Рубина точило ощущение, что он уже это слышал. И внезапно вспомнил, что не слышал, а сам же написал, просто не придавал значения: шутка, она и есть шутка.
— Странно, Юлий Семенович, — пробормотал он, — у меня стишок один есть. Разрешите?
И Рубин прочитал, припоминая строчки: «Еще он проснется, народ-исполин, и дух его мыслей свободных взовьется, как пух из еврейских перин во дни пробуждений народных».
— А вот это — я запишу, — засмеялся Фальк. — Так что и вам спасибо. Не исчезайте.
— В Питер я сегодня еду, — объяснил Рубин уже в дверях. — Пора семью кормить, везу заявку на сценарий.
— Удачи, — бросил Фальк, захлопывая дверь.
* * *Трубку долго никто не поднимал, и Рубин решил, что Кунина в Ленинграде нет. Где же он мог быть так рано утром? На даче? У них дачи нет. В больнице? А Наталья на работе.

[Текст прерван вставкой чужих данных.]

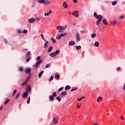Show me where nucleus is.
<instances>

Вроде бы она на пенсию собиралась. О, кто-то есть.
— Слушаю вас внимательно, — Рубин давно уже не слышал этот знакомый насмешливый голос.
— Антон Миронович, вас беспокоит некто Рубин, — сказал он радостно и поспешно.
В трубке помолчали секунду.
— Не имею чести такого помнить, — холодно сказал густой низкий голос старика Кунина.
— Антон Миронович, вы сердитесь на меня? За что?
— Один довольно гнусного вида молодой человек средних лет был трижды за этот год в колыбели нашей революции и ни разу даже не позвонил одинокому больному старику, — назидательно сказал Кунин.
— Почему одинокому? — испугался Рубин. — А где Наташа?
— Наташа в библиотеке, она работает, ей месяц до пенсии. А одинокому — потому что человек одинок по замыслу свыше, — объяснил Кунин так подробно и спокойно, словно они уже сидели за столом. Сказывалась привычка общаться по телефону, он мало выходил в последние годы.